- Extract
====
12 March 2009

How Far You Ride

Ages ago we posted the EU statistics about how far people in different countries ride on average each year. I found these updated statistics for 2007 through a fine blog about cycling in Vienna called Cycling is Good For You.

These stats are for 2006. They differ slightly compared to our post back in 2007. I can't figure out when the previous stats stats are from. May be 2006. Some numbers are up, some are down. Marginal differences though. Except Denmark now takes first place, up from second.

Anyway, stats are fun.
====
- Data supplied
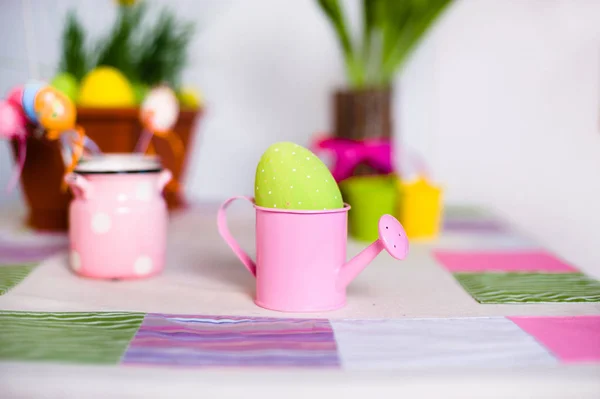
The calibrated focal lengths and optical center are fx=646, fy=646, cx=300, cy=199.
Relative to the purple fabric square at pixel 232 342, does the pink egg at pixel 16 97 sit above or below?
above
====
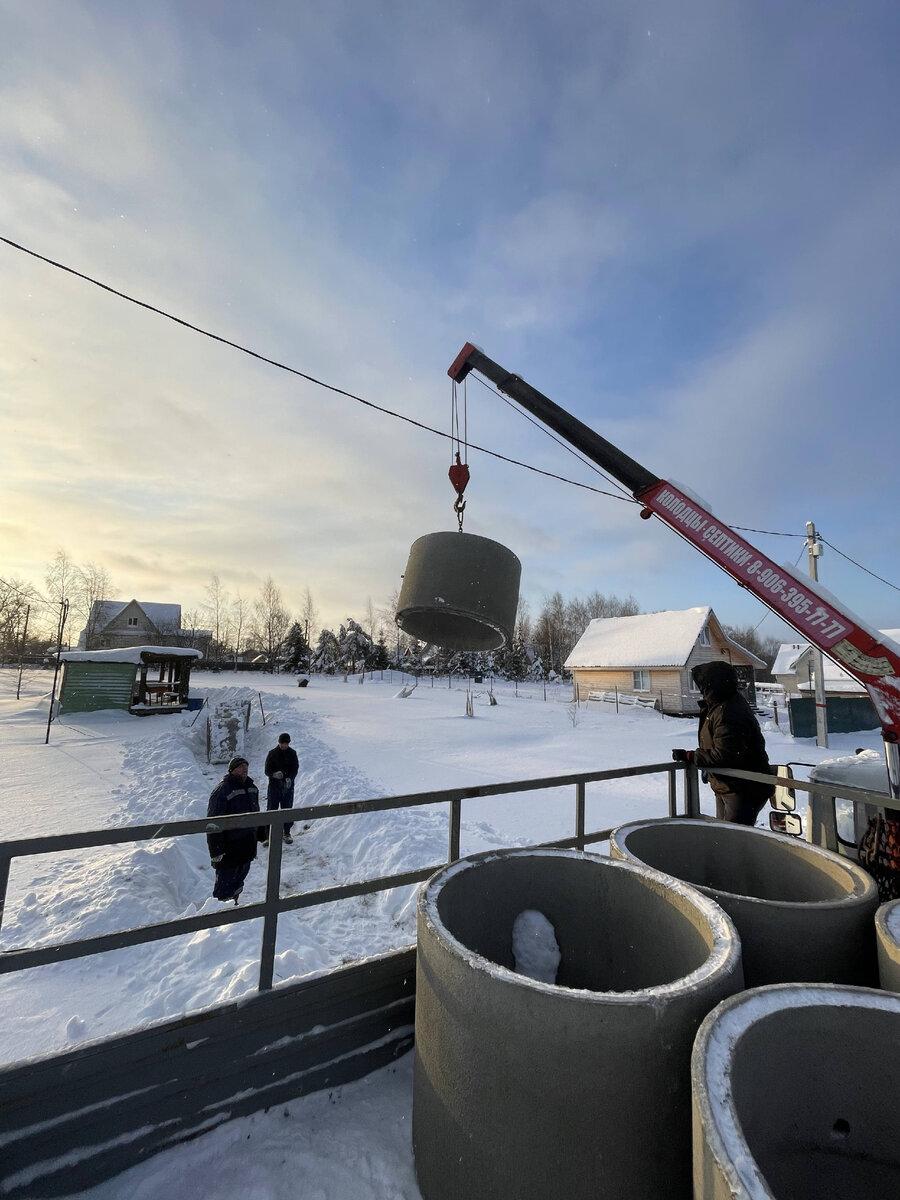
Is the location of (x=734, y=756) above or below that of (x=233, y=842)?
====
- Problem requirements
Copy the part of the cycling post between "Ages ago we" and "up from second.", inclusive. The items have no connection to the cycling post.

- Solution to the problem
Ages ago we posted the EU statistics about how far people in different countries ride on average each year. I found these updated statistics for 2007 through a fine blog about cycling in Vienna called Cycling is Good For You.

These stats are for 2006. They differ slightly compared to our post back in 2007. I can't figure out when the previous stats stats are from. May be 2006. Some numbers are up, some are down. Marginal differences though. Except Denmark now takes first place, up from second.